The President recently released a video and statement urging the Federal Communications Commission (FCC) to support net neutrality and ensure that there will be no “pay for play” access to websites or punishment for sites that compete against a provider’s interests.  I wholeheartedly support the idea of net neutrality.  However, I do like to stand on my Devil’s Advocate soapbox every once in a while.  Today, I want to show you why a truly neutral Internet may not be in our best interests.

Lawful Neutral

If the FCC mandates a law that the Internet must remain neutral, it will mean that all traffic must be treated equally.  That’s good, right?  It means that a provider can’t slow my Netflix stream or make their own webmail service load faster than Google or Yahoo.  It also means that the provider can’t legally prioritize packets either.

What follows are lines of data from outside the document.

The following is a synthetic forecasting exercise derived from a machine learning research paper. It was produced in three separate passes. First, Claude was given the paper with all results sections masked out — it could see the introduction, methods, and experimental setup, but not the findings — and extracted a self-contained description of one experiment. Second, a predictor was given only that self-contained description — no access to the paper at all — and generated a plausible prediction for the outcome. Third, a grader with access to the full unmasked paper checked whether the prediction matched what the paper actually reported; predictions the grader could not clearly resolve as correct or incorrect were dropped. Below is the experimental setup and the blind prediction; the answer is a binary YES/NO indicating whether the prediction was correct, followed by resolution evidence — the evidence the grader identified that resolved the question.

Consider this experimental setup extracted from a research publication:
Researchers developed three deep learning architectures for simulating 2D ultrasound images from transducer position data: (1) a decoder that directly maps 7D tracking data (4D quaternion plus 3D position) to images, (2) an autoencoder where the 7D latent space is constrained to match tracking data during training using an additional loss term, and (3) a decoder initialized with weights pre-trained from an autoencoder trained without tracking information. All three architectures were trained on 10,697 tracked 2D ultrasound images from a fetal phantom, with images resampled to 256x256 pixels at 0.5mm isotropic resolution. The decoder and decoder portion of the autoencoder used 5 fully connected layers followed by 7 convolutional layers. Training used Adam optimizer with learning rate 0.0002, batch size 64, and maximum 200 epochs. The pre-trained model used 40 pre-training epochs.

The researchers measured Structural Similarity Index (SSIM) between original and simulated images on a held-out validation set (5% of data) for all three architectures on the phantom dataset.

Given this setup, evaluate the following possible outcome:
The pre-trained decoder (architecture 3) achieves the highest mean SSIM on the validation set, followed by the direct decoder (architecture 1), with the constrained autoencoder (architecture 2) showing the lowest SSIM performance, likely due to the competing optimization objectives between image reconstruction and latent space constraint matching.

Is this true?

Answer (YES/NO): NO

Think about that for a moment.  We, as network and voice engineers, have spent many an hour configuring our networks to be as unfair as possible.  Low-latency queues for voice traffic.  Weighted fair queues for video and critical applications.  Scavenger traffic classes and VLANs for file sharers and other undesirable bulk noise.  These plans take weeks to draw up and even longer to implement properly.  It helps us make sense out of the chaos in the network.

By mandating a truly neutral net, we are saying that those carefully marked packets can’t escape from the local network with their markings intact.  We can’t prioritize voice packets once they escape the edge routers.  And if we move applications to the public cloud, we can’t ensure priority access.  Legally, the providers will be forced to remark all CoS and DSCP values at the edge and wash their hands of the whole thing.

And what about provider MPLS circuits?  If the legally mandated neutral provider is administering your MPLS circuits (as they do in small and medium enterprise), can they copy the DSCP values to the MPLS TE field before forwarding the packet?  Where does the law stand on prioritizing private traffic transiting a semi-public link?

Chaotic Neutral

The idea of net neutrality is that no provider should have the right to decide how your traffic should be handled.  But providers will extend that idea to say they can’t deal with any kind of marking.  They won’t legally be able to offer you differentiated service even if you were wiling to pay for it.  That’s the double-edge sword of neutrality.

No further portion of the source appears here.